# setting up computer (lidl)



## barney magrew (22 Oct 2009)

any body have info on setting up a lidl computer 2005 lost the manual


----------



## Chamfus Flange (22 Oct 2009)

not sure if this is of any help

safemanuals.com/reference-TRONIC/1



.


----------



## barney magrew (22 Oct 2009)

will give it a try thanks for the quick reply


----------



## RSV_Ecosse (22 Oct 2009)

barney, does your Bikemate computer look like this one? :-







If so, it's the same one I use. I have the printed manual here, I can try scanning it and emailing to you if that helps?.

Regards,

Gaz.


----------



## RSV_Ecosse (22 Oct 2009)

**EDIT** Actually, no need to scan it as I found it for download as a .PDF file after checking the support website listed on the back of the manual.

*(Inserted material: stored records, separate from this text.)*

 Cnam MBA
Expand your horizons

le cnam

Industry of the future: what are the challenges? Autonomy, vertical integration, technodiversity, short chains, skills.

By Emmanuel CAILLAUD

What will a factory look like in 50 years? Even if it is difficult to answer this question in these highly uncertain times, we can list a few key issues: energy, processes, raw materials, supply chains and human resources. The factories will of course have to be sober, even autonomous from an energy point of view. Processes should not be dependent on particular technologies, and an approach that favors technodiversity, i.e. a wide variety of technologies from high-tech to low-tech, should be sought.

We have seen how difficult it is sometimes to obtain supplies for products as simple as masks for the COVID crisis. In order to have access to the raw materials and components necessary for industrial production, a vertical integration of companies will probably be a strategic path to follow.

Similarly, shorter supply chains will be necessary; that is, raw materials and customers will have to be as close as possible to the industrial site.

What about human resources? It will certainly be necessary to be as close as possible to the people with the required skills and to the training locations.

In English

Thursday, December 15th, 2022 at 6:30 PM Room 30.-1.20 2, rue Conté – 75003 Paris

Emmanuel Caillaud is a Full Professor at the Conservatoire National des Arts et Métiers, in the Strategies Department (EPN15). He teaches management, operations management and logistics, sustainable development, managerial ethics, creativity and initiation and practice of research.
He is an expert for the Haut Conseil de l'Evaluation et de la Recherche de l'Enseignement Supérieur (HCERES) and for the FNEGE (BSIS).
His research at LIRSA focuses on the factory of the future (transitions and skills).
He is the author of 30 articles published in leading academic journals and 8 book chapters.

If it is the same as the one above, the MCP 30084 version, here is the link to download the manual from :-

http://www.mcp-ag.net/download_pdfs/Fahrradcomputer_30084/MCP 30084_Manual.pdf


----------



## fossyant (22 Oct 2009)

Also check the 'sticky' on know how for the Aldi computer - none wireless one


----------



## barney magrew (23 Oct 2009)

thanks for the info i have managed to get it going thanks again


----------